Required work:
[1] Reproduce the passage of the Spark on-call post from "Published in" up to and including "other blogs here.".
[2] Using the Spark on-call post, answer these questions:
(a) Which Spark History Server tab shows the Spark Properties?
(b) What should be run on the Hive table to sync its metadata with the partitions present on disk?
(c) Which two extraJavaOption flags does it give as examples for more verbose logs?

Quoted passage:
Data Engineer — On call 2

Amit Singh Rathore

Published in

Dev Genius

6 min readAug 18, 2023

Issues observed during on call

Note: This is a continuation of the series on On-call issues in data engineering. You can read the other blogs here.

DE On call 1 | DE On call 2 | DE On call 3 | DE On call 4 | DE On call 5

General investigation process

Open Spark History Server
Check the Environment tab to see the Spark Properties
Track failures/slowness Job → Stage → Task
Look for skew & scheduler delay (mean vs max)
For the Stage see the DAG, Event Timeline & Additional Metrics
Under executor check for executor loss reason, shuffle read & write size
See the SQL tab especially the Details tab to see the physical plan
Check the executor & driver logs
Add extraJavaOption(like -XX:+PrintGCDetails -XX:+PrintGCDateStamps) for more verbose logs

Mismatched Partitions in the disk and Hive Metastore

Job failure with the following error:

>> spark.sql("select max(<partition_col>) from schema.table_name")

Caused by: java.util.concurrent.ExecutionException: 
           org.apache.hadoop.mapred.InvalidInputException: 
           Input path does not exist:

This error means that there is a mismatch in the metatsore and actual data file present on the storage. Spark gets the metadata(partition location) from the HMS and then reads files directly from the partition location. If any of the partition locations are not present the spark throws the above-mentioned error. To resolve this we have following options

Running MSCK REPAIR on the hive table. This will sync the table's metadata with the partitions present on the disk. Beware this method will remove the capability to trace back any partition as the Hive does not history of partition locations. So if for any reason (compliance) you wish to keep the partition location take a backup of the current partition info.

Exercise data:
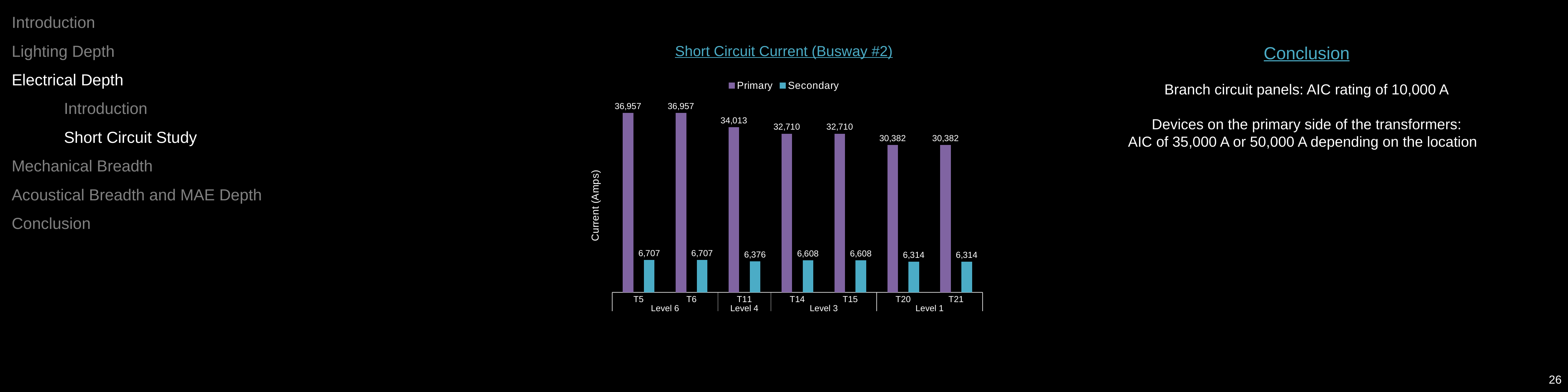
Which is larger, the Secondary value for T11 or the Secondary value for T14? T14 What kind of chart is shown? Bar chart How many transformers are shown on the x axis? 7 How many series does the legend list? 2 Which transformer has the lowest Secondary short circuit current? T20 and T21 (6,314) What is the difference between the Primary values for T5 and T21? 6,575 What is the Secondary value for T5? 6,707 What is the difference between the Primary and Secondary values for T11? 27,637 What is the Primary short circuit current for T11? 34,013 What is the Primary value for T20? 30,382 What is the Secondary short circuit current for T14? 6,608 Do the Primary values rise or fall from T5 to T21? Fall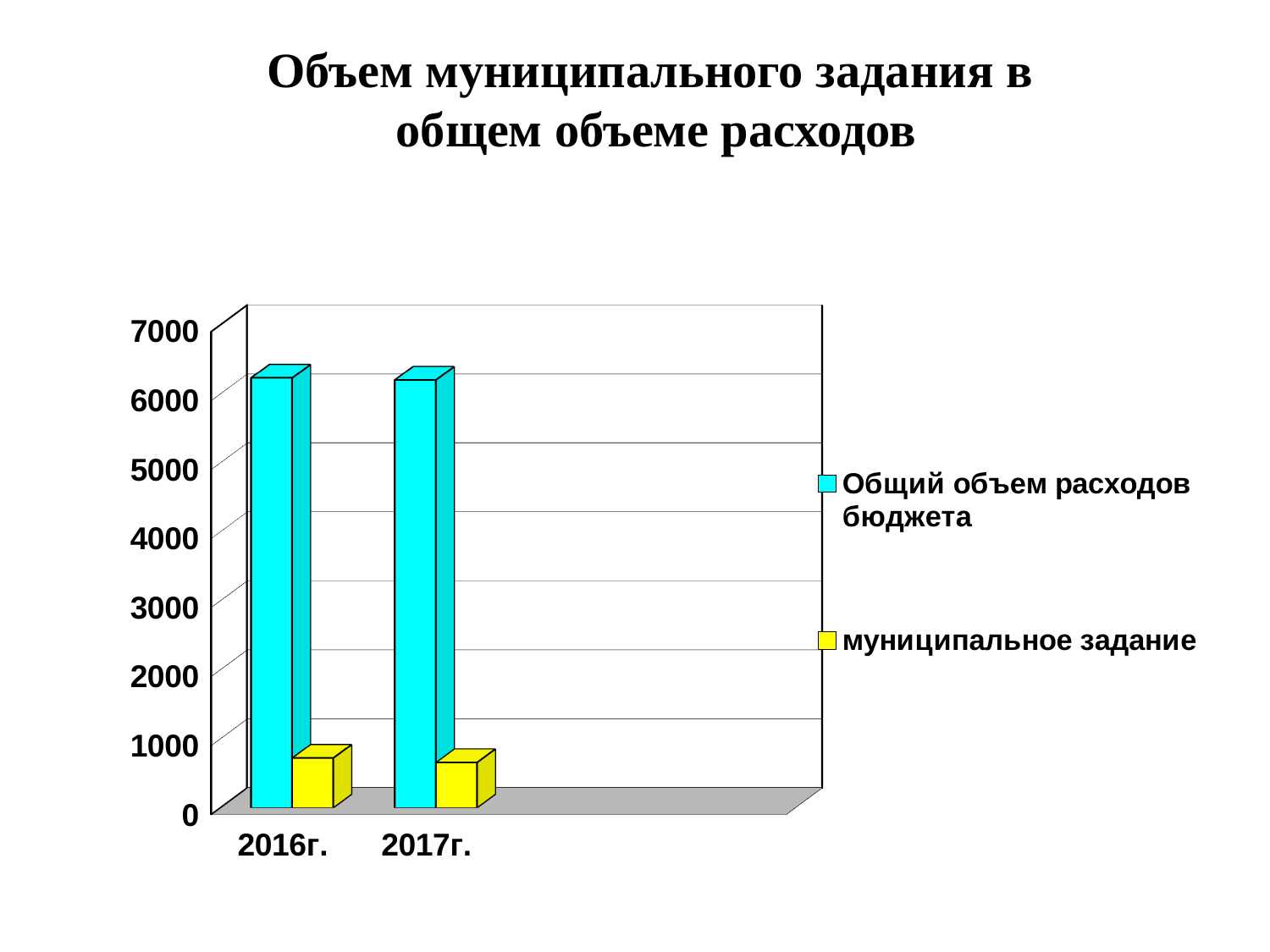
Which series has the lowest value on the chart? муниципальное задание In 2016г., which is larger: Общий объем расходов бюджета or муниципальное задание? Общий объем расходов бюджета Is the value for муниципальное задание in 2016г. greater or less than 1000? less How many categories are shown on the x axis? 2 Which series is shown in yellow? муниципальное задание Is the value for муниципальное задание in 2017г. greater or less than 1000? less How many series does the legend list? 2 What is the title of the chart? Объем муниципального задания в общем объеме расходов Is the value for Общий объем расходов бюджета in 2017г. greater or less than 5000? greater In 2017г., which is larger: Общий объем расходов бюджета or муниципальное задание? Общий объем расходов бюджета What kind of chart is shown on the slide? bar chart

Solution set:
[1]
Published in

Dev Genius

6 min readAug 18, 2023

Issues observed during on call

Note: This is a continuation of the series on On-call issues in data engineering. You can read the other blogs here.

[2]
(a) The Environment tab.
(b) MSCK REPAIR.
(c) -XX:+PrintGCDetails and -XX:+PrintGCDateStamps.